On a brighter note, equity markets rallied strongly over the quarter, raising the prospects for both capital and income gains in the next 12 months.
In Perpetual Private’s quarterly investment update for April to June 2021 we look at the reasons for ongoing pressure on investment income and the outlook in 2022.
Little change to income, but better days ahead
Over the June quarter, fixed income returns remained weak as the Reserve Bank of Australia (RBA) kept interest rates at record lows.
While there is little likelihood of interest rates changing in the coming year, we believe our stronger than expected economic recovery will translate into increased income from dividends, particularly from value stocks such as financials and energy companies which underperformed in 2020. Constraints on dividends that could be paid by banks have also been lifted, boosting dividends further on a 12-month basis.
The outlook for fixed income
While equity markets locked in gains, bond market fluctuations showed that investors are increasingly concerned that rising inflation could force the RBA and other major central banks to raise interest rates sooner rather than later.
As recently as the July meeting of the RBA, Governor Philip Lowe reiterated his commitment to maintaining official interest rates at 0.1% for the medium term, saying that substantial and sustained wage growth was a key variable for deciding when to raise interest rates.

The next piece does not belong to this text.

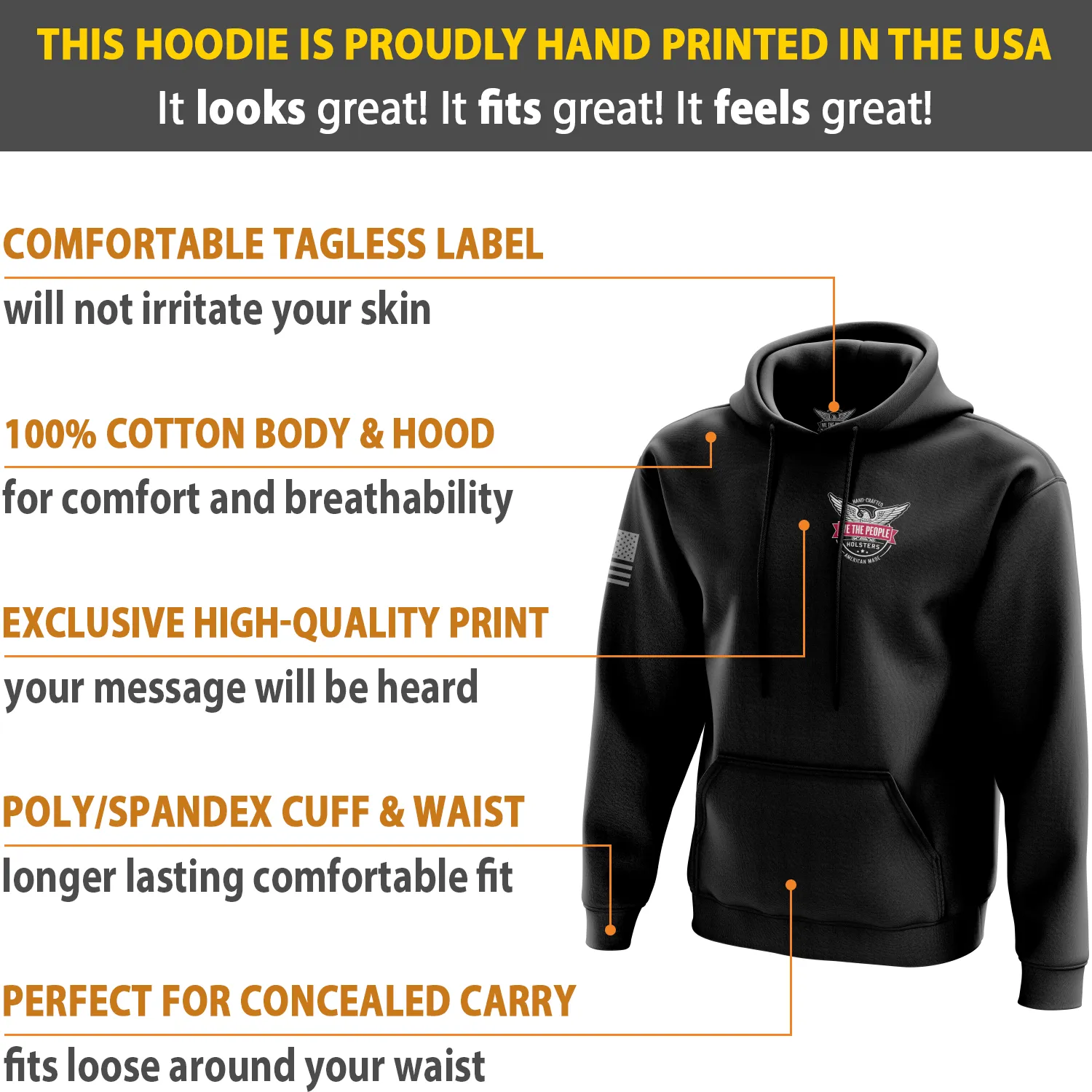 Hold The Line - Fire Rescue Hoodie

In the US, the Federal Reserve has also suggested that any spike in inflation will likely be transitory and they would allow inflation to run above target for some time before intervening. These dovish views on inflation and interest rates saw bond yields ease.

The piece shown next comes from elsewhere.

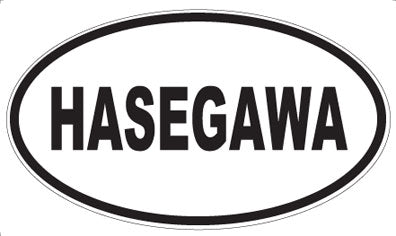 HASEGAWA - Oval Sticker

This means that, unless inflation turns about to be more persistent than transitory, interest rates are not likely to rise sooner than current 2023 or 2024 forecasts.

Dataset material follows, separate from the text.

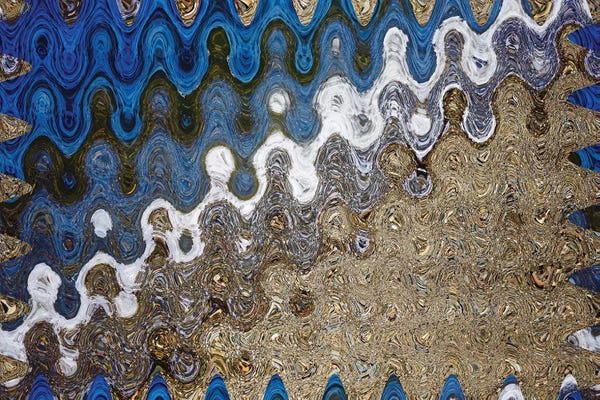 Susan Vizvary: Beach Stripes, Wavy I by Susan Vizvary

A strong end to a record year for shares
The last quarter of the 2021 financial year saw a strong rally in Australian equity markets with the ASX/100 surging 8.5%. For the full financial year, the ASX/100 gained 27.9% – its best annual increase in over 30 years – as the market continued to rally off March 2020 lows.
Much of the quarter was characterised by a sense of calm. While the vaccine roll-out didn’t meet targets, low case numbers let investors look forward to what a post-COVID world might look like.
Together, this post-COVID optimism, high levels of government spending to support the economy and record-low interest rates combined to fuel the rally in equities. It was a similar story around the world, with the MSCI world index also posting a gain of 9.0%.
Looking beyond lockdowns
The COVID-19 lockdowns in many parts of the country in June and July have shown how fragile our economic recovery really is in the face of a COVID-19 outbreak, particularly with the emergence of the Delta strain. More lockdowns will naturally impact the economy, for the benefit of some industries, such as online shopping and the detriment of others, such as tourism.
Nonetheless, the increase of vaccine supply in the second quarter of FY22 and the acceptance that the virus cannot, ultimately, be eliminated has meant that investors are taking the long view, and COVID-19 is not likely to be a major market disruptor.
What can trust and income beneficiaries expect ahead?
The IMF and World Bank predict global economic growth of between 5% - 6% in 2021, (albeit led by a few large economies) with a sharp recovery in business activity and global economic output.
This is set to fuel equity markets and for Aussie equities the trend is likely to be ‘more of the same’. However, the emergence of the Delta variant will see some COVID-19 restrictions return and the road to economic recovery is likely to be bumpy.
Finally, for fixed income the debate continues over whether the current inflation spike is transitory or more permanent. Whatever the outcome, there is little prospect of major central banks raising interest rates in the coming financial year, however ongoing uncertainty may lead to periods of market volatility.